I have been experimenting with the OpenCV library to determine the best methods to use for my desired goal. My current goal is to track just the players and the ball. Unfortunately, most of the methods that I have discovered have a serious problem with over detection or slow response time. Below I will lay out the different methods I have tried to better show the decisions I will have to make going forward.

cv2.createBackgroundSubtractorMOG2():

Background subtraction is an image processing technique that allows object detection and tracking. It extracts the foreground from a video in order to identify objects in the frame. This method colors objects white while the background is set to black. Using this method I would grab the contours from the mask (white and black frame created from cv2.createBackgroundSubtractorMOG2 ) and then draw boxes around the contours to show the objects in the frame. The big problem with this background subtraction is the over detection. Many objects in the frame that I do not want to track are getting boxes drawn around them. The main reason that there are huge contours on the field with no players in them is because as the camera moves and zooms openCV picks up the lines on the field and thinks they are moving objects.

cv2.HOGDescriptor():

The “HOG” (Histogram of oriented gradients) is used to track/detect humans in an image or video. This method works really well at identifying the players on the field, but it runs extremely slowly. I am currently not sure if the performance is something I can improve with a different language (C++) or some other way.

YOLOv8:

YOLOv8 is an object detection and tracking model that I have come across while researching. I actually want to avoid using it because I fear that it will overcomplicate the process and be overkill for this specific process. I have a feeling that a pre-trained model like YOLO will run super slow and not be worth it for what I am trying to do. The reason that this “route” is even being considered is because I’m desperately searching for a way to detect the players on the field and the ball. I think that YOLO has the capability to do this accurately, but seems to be at a high cost. If I were to use this method I would use it to detect objects on the field and then filter out all objects other than players and the ball.

cv2.TrackerCSRT_create():

This tracker works by creating a bounding box to identify a region of interest (ROI). This is a good thing because a part of my project requirement is for the user to choose which players to track. This would kill two birds with one stone (track players and build in GUI to draw a box around desired player to track). Maybe this method seems like a no-brainer, however, I worry about what specifically is taking place behind the scenes. The openCV documentation is vague at best, which worries me. I want to know what is happening on the backend to avoid future troubles. At the end of the day this tracker works very well.
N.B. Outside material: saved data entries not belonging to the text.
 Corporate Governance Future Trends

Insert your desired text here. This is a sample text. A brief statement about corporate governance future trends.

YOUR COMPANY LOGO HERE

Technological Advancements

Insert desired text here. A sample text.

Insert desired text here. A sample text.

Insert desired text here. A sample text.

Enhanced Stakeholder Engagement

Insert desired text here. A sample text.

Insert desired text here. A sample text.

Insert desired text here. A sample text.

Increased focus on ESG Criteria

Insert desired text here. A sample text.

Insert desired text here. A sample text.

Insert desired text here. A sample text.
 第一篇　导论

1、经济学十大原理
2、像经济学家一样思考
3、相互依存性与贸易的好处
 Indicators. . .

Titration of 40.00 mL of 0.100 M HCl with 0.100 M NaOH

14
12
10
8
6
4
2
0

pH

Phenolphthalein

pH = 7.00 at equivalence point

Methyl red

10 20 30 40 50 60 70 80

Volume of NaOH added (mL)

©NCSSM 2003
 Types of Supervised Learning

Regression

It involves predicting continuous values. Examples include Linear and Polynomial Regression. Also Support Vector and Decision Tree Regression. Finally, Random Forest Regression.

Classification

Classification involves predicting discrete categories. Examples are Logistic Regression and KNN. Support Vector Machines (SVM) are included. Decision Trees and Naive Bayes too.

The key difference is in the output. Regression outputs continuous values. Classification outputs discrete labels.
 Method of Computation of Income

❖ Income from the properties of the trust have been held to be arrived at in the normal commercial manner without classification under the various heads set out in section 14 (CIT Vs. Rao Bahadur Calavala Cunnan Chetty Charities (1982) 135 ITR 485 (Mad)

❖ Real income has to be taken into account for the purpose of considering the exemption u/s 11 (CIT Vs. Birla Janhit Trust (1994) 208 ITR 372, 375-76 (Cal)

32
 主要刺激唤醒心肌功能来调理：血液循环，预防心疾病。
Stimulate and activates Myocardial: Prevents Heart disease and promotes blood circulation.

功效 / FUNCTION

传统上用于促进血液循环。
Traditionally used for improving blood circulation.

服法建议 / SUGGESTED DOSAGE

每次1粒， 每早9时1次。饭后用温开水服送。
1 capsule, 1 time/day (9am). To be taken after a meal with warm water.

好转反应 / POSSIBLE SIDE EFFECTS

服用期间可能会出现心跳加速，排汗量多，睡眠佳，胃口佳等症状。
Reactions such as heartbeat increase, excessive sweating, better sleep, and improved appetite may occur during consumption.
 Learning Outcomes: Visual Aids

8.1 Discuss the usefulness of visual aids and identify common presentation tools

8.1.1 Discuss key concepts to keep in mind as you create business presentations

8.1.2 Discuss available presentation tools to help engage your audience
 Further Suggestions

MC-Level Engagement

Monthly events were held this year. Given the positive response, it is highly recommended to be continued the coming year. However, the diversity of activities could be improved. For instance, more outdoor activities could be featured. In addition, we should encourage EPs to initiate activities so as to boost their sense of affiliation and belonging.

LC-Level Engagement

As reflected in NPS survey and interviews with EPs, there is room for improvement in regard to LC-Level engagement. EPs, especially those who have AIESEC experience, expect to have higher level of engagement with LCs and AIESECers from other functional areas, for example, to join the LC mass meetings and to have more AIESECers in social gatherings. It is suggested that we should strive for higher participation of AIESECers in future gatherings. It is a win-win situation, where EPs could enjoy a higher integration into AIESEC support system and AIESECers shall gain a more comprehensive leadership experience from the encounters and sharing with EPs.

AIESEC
So far during this capstone experience I have been trying to figure out what I want my project to be about and trying to figure out where to start. I have decided that I will be doing my project on creating video augmentation over a soccer game. The object detection and video augmentation will be tracking players and the ball showing their movements to better understand how they get into the positions that they do. This software should help break down the game and make movements and runs easier to see. Additionally, I have been spending my time researching and investigating OpenCV which is most likely the software I will be using to track objects. I have a lot of decisions to make about what libraries to use and what language(s) to use as well. My goal is to begin to track objects in a test video very soon.